De mémoire d’aménagiste, on n’avait jamais vu autant de monde dans la pataugeoire. Aujourd’hui, un avis sur l’utilisation du territoire wallon est sollicité. Hier, il s’agissait de réfléchir aux conséquences (pardon, aux impacts!) de tel et tel facteur sur la Wallonie du futur. Demain, un workshop de stakeholders confrontera leurs points de vue respectifs sur la parcimonie – à moins que ce soit leur Point of View. Dans quelques semaines, des communications officielles sur les résultats intermédiaires de l’évaluation du CWATUPE seront organisées. Pendant ce temps, le bouillon de réflexion sur la révision du SDER a aussi commencé à mijoter. Inutile de vous dire que les professionnels du secteur volent de raout en colloque. Et le commun des citoyens? Et les CCATM? Oh, mais personne ne les oublie! Les Ateliers du territoire sont là pour ça!
Avec Les Ateliers du territoire, tout va par deux. C’est à la fois du réel et du virtuel : il y a un site Internet et des rencontres citoyennes. L’administration régionale et le Ministre Henry proposent conjointement la démarche. L’objectif est autant de récolter des opinions que de sensibiliser et de faire évoluer les mentalités – autrement dit, de modifier les opinions. Enfin, deux adversaires sont désignés : les défis du 21e siècle et le grand public. La Fédération Inter-Environnement Wallonie félicite le Ministre de l’Aménagement du territoire et de l’Environnement d’avoir opté pour une consultation à laquelle rien ne l’obligeait; elle s’interroge cependant sur la méthode utilisée pour parvenir à diffuser son message.
L’aménagement du territoire, ça vous regarde !
Sous le slogan « L’aménagement du territoire, ça vous regarde ! », un garçonnet trace à l’envers et à la craie des dessins colorés. Que dessine-t-il ? Une voiture jaune, un garçon, une fille, un bonhomme plus massif en bermuda. Un vélo asymétrique et bleu, des maisons bleues, encore, dont les vitres sont blanches et hachurées à l’identique. Si l’aménagement du territoire nous regarde tant que ça, le garçonnet, lui, garde les yeux baissés. Peut-être est-il gêné d’avoir dessiné une si grosse voiture ? Ou plutôt, de ne pas l’avoir dessinée lui-même ! Ceci n’est pas la photo en contre-plongée du très jeune successeur de Georg Baselitz[[Peintre allemand né en 1938, célèbre pour sa méthode d’inversion, où le sujet est peint « tête en bas ». Il aurait d’ailleurs dit : « La réalité c’est l’image, ça n’est pas ce qui est dans l’image ».]] , peu s’en faut. Pourquoi une telle mise en scène ? La réponse qui s’impose est : « parce que c’est la mode ». A moins d’avoir dormi sous les ponts depuis deux ans, votre boîte aux lettres vous livre gratuitement chaque semaine des dizaines de courriers de tous bords affichant ce genre d’illustration. La fausse spontanéité qui sent le bureau de communication ne pouvait s’entendre avec un aussi bon slogan, ni avec les attentes de ceux qui, en tant que professionnels ou en tant qu’amateurs bénévoles, se passionnent pour l’avenir de notre patrimoine commun.
# # # # # # #
| OBJECTIF VISÉ |
Veuillez reprendre le texte sur les Ateliers du territoire en commençant à « De mémoire d’aménagiste, on » et en terminant à « là pour ça! », en substituant « séminaire » à « colloque ». La liste n'a aucun rôle dans cet exercice.

| DONNÉES SOURCES |
# # # # # # #
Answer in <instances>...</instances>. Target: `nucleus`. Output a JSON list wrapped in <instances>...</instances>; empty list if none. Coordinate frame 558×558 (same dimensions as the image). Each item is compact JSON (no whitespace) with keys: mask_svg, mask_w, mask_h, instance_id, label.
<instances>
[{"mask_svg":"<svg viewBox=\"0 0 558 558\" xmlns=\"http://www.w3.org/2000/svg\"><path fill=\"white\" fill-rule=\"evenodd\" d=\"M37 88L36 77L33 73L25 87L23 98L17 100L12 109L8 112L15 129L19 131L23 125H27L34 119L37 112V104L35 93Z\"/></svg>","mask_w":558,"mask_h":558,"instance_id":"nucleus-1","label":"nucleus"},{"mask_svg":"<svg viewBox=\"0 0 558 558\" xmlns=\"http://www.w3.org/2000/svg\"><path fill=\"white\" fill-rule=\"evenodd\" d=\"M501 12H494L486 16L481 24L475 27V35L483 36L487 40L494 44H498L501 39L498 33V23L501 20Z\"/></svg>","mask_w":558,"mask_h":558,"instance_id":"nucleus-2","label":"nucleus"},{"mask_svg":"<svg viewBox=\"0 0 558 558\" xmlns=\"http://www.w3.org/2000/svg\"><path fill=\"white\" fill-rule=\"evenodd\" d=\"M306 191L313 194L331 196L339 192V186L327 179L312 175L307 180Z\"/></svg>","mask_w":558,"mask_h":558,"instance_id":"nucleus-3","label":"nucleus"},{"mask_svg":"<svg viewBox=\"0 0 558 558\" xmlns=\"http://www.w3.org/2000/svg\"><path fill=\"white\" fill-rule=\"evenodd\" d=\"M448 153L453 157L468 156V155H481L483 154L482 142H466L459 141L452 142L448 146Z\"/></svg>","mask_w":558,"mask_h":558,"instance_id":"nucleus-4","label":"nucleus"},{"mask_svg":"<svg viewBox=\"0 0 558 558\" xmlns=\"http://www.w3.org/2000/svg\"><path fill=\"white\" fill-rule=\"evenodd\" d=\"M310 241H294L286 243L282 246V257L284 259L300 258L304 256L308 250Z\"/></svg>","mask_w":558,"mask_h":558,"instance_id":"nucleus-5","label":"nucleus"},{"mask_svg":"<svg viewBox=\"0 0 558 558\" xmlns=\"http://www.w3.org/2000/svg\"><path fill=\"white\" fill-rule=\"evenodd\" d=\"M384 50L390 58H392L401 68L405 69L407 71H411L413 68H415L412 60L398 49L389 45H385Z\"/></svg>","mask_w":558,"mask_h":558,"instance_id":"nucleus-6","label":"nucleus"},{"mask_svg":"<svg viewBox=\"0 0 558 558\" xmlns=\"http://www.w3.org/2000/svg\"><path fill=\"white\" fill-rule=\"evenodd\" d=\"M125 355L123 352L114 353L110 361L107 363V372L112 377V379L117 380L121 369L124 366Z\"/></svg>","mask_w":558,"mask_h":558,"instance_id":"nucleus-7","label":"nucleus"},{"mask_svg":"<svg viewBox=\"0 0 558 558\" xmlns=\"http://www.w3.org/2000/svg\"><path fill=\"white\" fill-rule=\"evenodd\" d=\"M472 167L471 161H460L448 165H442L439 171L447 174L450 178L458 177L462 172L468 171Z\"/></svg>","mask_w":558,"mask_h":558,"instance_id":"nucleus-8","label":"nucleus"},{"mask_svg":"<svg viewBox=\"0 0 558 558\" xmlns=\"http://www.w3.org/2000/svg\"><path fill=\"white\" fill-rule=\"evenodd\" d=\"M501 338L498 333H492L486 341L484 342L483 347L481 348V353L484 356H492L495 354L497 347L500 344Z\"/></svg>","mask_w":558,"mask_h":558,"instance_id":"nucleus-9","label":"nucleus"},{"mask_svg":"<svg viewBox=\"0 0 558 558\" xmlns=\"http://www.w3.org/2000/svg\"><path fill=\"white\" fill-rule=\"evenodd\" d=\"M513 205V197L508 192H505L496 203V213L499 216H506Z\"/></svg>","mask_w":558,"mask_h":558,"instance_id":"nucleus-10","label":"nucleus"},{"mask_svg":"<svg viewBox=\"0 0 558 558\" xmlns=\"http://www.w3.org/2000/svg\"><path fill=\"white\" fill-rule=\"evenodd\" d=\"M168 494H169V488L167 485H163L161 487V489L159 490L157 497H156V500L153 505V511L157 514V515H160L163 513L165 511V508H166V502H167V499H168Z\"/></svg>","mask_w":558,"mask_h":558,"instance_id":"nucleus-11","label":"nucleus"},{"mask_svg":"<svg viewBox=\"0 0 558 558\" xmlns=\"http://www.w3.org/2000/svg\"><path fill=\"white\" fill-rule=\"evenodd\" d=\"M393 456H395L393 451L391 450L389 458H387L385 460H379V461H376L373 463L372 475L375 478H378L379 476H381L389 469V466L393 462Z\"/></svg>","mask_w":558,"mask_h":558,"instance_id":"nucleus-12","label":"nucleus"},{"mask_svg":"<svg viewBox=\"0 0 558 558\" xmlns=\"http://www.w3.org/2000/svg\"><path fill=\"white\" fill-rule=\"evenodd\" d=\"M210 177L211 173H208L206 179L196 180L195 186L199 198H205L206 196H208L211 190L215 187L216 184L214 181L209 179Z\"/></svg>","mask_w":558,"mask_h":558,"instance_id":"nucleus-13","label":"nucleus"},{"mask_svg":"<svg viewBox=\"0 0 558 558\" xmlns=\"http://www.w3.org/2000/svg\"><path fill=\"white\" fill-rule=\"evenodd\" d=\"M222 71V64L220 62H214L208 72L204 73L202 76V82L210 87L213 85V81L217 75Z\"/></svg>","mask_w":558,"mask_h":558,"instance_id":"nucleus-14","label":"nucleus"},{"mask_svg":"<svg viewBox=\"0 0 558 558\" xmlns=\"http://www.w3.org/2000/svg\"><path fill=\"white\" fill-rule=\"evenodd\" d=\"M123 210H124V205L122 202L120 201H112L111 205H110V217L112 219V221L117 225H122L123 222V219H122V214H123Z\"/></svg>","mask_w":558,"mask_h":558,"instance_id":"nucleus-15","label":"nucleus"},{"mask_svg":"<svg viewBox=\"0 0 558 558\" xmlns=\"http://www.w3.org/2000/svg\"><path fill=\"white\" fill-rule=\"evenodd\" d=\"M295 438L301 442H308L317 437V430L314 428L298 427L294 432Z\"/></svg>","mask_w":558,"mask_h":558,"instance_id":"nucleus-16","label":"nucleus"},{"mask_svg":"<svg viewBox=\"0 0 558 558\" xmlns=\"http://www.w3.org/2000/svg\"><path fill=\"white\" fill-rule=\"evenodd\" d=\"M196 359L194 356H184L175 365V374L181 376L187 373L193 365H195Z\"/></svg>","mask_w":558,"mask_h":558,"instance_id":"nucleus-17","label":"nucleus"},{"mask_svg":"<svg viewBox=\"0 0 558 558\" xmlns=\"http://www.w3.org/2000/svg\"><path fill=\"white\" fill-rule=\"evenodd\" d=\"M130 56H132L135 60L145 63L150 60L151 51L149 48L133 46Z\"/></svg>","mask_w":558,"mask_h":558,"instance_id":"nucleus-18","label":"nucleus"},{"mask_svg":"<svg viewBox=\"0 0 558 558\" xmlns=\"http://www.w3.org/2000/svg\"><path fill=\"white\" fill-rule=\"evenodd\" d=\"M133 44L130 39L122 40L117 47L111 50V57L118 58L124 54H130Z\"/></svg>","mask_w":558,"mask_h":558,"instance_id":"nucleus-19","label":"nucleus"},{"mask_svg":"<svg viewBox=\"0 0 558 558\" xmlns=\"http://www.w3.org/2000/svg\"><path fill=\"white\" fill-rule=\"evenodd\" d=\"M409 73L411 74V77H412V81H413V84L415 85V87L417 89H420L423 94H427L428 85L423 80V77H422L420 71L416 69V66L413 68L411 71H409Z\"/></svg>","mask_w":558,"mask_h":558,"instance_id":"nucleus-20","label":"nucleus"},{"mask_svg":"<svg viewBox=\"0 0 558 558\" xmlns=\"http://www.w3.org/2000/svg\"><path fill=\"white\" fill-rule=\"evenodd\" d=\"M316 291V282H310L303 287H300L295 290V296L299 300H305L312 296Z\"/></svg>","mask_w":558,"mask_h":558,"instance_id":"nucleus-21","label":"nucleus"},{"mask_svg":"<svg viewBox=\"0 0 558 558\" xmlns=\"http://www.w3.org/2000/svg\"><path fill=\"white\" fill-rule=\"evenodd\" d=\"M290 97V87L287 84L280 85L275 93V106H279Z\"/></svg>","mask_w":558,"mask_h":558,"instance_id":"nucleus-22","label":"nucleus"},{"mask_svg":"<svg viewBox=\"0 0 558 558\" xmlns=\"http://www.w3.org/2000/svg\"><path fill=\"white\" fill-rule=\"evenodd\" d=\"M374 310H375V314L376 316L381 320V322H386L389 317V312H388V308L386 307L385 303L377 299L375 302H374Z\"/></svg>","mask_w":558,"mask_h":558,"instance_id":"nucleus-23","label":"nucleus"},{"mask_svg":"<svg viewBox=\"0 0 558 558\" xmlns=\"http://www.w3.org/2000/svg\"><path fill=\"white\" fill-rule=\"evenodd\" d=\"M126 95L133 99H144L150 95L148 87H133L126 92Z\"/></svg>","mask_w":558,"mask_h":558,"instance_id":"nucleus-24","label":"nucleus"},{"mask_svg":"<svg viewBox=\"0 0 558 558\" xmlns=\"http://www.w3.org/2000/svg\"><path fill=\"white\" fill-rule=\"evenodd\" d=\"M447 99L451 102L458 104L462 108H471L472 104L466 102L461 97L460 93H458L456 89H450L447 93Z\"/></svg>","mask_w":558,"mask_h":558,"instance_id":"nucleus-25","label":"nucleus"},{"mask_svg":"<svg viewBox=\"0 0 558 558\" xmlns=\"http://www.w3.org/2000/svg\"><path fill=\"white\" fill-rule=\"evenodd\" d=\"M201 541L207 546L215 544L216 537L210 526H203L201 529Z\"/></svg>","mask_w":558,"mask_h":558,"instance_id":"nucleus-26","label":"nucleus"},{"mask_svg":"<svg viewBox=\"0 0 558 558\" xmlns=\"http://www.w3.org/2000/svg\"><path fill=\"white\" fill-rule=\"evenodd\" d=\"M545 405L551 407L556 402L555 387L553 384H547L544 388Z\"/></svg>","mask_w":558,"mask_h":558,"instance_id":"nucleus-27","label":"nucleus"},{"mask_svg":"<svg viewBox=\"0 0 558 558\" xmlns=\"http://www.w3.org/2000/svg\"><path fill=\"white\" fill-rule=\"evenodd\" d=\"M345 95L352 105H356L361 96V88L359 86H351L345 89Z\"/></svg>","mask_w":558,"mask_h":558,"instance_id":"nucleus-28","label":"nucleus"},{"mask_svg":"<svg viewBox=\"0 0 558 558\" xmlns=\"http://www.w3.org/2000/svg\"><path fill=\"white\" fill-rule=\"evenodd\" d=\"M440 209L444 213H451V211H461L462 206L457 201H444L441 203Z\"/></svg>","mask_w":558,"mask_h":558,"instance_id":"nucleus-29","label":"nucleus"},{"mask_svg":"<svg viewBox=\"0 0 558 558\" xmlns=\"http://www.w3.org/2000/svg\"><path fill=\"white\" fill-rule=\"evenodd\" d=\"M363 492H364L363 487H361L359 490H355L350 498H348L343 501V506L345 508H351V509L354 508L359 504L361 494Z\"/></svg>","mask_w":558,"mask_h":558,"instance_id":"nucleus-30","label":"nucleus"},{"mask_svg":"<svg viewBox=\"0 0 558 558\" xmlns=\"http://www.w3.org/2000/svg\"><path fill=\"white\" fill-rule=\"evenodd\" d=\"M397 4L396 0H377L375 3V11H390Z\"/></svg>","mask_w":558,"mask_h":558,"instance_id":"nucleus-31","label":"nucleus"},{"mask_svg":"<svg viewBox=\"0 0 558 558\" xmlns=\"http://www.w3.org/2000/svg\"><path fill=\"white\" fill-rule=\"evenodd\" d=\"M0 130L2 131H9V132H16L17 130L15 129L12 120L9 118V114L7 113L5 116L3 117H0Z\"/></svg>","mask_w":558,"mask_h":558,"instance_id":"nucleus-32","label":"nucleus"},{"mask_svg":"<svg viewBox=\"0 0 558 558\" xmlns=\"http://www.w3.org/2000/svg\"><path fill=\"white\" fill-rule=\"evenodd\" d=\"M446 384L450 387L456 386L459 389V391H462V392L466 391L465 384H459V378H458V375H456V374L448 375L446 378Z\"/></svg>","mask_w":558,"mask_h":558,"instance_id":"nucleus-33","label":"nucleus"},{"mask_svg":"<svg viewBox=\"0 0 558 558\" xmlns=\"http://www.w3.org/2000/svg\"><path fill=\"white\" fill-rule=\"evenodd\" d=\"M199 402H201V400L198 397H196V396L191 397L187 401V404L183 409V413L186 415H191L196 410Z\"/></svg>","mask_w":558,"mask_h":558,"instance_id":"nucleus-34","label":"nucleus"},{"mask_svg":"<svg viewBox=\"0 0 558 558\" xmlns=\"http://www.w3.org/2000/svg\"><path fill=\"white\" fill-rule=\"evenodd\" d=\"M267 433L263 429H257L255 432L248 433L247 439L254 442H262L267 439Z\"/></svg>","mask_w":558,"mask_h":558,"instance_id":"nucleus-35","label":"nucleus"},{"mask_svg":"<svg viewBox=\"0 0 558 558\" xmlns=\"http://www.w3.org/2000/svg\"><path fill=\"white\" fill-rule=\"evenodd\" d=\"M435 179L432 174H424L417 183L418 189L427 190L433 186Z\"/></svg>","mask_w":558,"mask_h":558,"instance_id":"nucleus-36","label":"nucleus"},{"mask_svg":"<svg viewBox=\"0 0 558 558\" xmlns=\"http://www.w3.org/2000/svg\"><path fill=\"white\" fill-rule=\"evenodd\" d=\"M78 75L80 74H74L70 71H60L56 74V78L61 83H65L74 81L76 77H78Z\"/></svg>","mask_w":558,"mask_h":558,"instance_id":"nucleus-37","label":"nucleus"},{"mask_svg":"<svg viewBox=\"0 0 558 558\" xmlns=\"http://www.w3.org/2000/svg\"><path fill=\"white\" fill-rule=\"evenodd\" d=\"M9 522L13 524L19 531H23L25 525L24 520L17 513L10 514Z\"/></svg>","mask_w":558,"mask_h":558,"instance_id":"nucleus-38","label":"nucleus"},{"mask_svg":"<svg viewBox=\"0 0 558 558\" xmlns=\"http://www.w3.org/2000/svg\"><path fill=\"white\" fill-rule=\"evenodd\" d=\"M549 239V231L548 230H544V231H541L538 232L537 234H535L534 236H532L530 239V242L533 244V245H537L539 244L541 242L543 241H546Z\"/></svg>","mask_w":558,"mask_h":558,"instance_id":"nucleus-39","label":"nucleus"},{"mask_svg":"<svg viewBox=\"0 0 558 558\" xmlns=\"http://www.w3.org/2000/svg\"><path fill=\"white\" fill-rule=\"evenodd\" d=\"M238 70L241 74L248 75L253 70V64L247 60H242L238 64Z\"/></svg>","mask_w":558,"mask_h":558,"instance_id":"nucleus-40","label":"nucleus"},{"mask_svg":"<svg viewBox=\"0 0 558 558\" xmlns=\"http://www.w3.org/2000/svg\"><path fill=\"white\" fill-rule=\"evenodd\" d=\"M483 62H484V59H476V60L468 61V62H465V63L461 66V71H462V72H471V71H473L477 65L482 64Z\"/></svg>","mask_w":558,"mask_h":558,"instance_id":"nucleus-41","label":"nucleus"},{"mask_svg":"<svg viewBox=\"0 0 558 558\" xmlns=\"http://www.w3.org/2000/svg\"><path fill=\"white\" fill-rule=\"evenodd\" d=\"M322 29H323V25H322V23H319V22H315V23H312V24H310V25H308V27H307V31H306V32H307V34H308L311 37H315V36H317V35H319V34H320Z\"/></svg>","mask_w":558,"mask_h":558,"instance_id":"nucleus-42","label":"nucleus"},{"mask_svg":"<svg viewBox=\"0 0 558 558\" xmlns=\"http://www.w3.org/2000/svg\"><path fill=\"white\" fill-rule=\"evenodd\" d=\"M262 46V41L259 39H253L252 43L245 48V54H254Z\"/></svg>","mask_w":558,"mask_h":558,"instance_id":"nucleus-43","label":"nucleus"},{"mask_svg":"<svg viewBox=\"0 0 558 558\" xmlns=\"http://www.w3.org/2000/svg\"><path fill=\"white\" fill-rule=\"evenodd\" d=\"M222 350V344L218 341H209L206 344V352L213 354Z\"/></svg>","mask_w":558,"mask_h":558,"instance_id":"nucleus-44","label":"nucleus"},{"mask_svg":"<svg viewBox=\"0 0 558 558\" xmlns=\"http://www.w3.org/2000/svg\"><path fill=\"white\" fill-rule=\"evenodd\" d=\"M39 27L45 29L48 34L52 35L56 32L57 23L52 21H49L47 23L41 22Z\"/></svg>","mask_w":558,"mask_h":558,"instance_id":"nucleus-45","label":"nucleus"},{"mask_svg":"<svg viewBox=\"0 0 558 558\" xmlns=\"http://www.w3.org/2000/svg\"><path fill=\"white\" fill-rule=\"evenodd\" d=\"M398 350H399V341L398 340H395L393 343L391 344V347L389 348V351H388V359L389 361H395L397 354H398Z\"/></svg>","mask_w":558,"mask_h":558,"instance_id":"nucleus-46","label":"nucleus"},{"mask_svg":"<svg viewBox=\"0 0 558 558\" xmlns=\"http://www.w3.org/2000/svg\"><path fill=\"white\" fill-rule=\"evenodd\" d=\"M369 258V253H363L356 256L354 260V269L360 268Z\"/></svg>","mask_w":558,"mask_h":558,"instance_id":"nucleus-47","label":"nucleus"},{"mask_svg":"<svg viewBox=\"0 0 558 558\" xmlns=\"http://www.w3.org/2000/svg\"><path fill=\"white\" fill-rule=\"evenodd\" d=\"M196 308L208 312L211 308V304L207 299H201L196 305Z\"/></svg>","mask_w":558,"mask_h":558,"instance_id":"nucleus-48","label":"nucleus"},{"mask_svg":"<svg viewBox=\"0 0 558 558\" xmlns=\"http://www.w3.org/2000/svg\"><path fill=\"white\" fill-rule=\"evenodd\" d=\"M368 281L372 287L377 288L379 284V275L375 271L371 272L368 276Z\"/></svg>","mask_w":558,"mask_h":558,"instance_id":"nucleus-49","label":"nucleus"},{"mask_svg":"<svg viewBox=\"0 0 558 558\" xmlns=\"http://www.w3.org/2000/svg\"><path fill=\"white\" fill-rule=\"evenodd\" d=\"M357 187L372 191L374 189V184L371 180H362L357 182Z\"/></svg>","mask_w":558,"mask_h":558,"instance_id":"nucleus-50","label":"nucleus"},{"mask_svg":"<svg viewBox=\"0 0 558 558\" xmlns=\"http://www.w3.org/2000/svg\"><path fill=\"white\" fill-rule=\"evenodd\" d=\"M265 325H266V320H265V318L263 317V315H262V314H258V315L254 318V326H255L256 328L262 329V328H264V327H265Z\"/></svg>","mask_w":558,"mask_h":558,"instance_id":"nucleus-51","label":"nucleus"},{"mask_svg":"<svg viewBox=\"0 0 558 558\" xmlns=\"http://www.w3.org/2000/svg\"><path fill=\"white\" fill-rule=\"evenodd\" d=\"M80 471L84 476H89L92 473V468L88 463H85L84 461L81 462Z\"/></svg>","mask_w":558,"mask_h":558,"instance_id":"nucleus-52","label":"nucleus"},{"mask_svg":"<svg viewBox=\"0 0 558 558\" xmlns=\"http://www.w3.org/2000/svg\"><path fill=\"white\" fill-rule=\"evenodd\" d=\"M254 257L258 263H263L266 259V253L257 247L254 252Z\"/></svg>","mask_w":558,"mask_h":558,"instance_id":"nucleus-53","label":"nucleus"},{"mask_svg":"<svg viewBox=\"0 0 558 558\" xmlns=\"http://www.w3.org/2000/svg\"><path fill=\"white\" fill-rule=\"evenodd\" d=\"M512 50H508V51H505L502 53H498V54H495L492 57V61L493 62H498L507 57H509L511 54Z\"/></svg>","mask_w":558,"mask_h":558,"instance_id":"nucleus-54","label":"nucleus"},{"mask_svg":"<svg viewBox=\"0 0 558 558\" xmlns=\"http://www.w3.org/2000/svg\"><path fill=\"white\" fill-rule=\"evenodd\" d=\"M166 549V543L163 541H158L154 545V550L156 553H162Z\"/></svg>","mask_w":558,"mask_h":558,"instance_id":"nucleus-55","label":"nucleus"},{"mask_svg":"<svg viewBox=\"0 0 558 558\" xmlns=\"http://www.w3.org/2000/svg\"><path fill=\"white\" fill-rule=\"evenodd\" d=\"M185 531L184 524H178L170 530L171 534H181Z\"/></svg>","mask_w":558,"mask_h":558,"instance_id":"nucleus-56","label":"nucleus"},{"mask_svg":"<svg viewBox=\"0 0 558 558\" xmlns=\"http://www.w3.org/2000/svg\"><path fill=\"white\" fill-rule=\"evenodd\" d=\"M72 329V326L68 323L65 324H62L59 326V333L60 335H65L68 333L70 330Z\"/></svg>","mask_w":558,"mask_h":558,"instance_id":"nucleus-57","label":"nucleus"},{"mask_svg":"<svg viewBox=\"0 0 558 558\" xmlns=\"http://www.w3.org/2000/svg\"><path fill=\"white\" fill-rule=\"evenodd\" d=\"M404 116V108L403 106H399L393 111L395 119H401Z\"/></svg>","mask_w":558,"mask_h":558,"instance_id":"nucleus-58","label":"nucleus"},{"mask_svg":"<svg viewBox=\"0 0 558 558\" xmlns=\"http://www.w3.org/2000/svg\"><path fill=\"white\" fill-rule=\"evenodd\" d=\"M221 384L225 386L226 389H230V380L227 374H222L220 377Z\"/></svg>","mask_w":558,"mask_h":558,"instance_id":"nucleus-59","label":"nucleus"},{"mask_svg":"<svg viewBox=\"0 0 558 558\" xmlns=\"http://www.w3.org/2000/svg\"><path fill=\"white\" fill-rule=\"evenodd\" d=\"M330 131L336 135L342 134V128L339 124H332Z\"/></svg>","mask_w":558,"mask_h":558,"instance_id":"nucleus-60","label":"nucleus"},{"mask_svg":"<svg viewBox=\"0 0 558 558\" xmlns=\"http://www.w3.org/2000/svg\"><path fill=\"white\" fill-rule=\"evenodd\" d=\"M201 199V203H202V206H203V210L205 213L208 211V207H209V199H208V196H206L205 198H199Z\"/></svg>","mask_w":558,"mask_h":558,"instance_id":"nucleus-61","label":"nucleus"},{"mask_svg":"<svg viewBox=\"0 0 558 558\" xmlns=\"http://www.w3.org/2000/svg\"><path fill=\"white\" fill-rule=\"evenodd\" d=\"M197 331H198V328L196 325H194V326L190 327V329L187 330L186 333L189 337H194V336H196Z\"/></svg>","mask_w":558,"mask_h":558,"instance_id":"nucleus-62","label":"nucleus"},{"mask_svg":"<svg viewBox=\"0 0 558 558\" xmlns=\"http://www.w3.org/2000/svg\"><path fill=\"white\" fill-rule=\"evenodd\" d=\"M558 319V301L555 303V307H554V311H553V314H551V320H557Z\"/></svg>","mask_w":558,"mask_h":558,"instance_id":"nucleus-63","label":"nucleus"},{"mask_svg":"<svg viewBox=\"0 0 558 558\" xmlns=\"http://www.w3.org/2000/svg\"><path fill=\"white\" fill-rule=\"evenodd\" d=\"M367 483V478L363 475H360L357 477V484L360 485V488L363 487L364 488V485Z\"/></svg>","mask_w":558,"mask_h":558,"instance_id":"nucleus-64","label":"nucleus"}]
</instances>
# # # # # # #
| RÉSULTAT ATTENDU |
De mémoire d’aménagiste, on n’avait jamais vu autant de monde dans la pataugeoire. Aujourd’hui, un avis sur l’utilisation du territoire wallon est sollicité. Hier, il s’agissait de réfléchir aux conséquences (pardon, aux impacts!) de tel et tel facteur sur la Wallonie du futur. Demain, un workshop de stakeholders confrontera leurs points de vue respectifs sur la parcimonie – à moins que ce soit leur Point of View. Dans quelques semaines, des communications officielles sur les résultats intermédiaires de l’évaluation du CWATUPE seront organisées. Pendant ce temps, le bouillon de réflexion sur la révision du SDER a aussi commencé à mijoter. Inutile de vous dire que les professionnels du secteur volent de raout en séminaire. Et le commun des citoyens? Et les CCATM? Oh, mais personne ne les oublie! Les Ateliers du territoire sont là pour ça!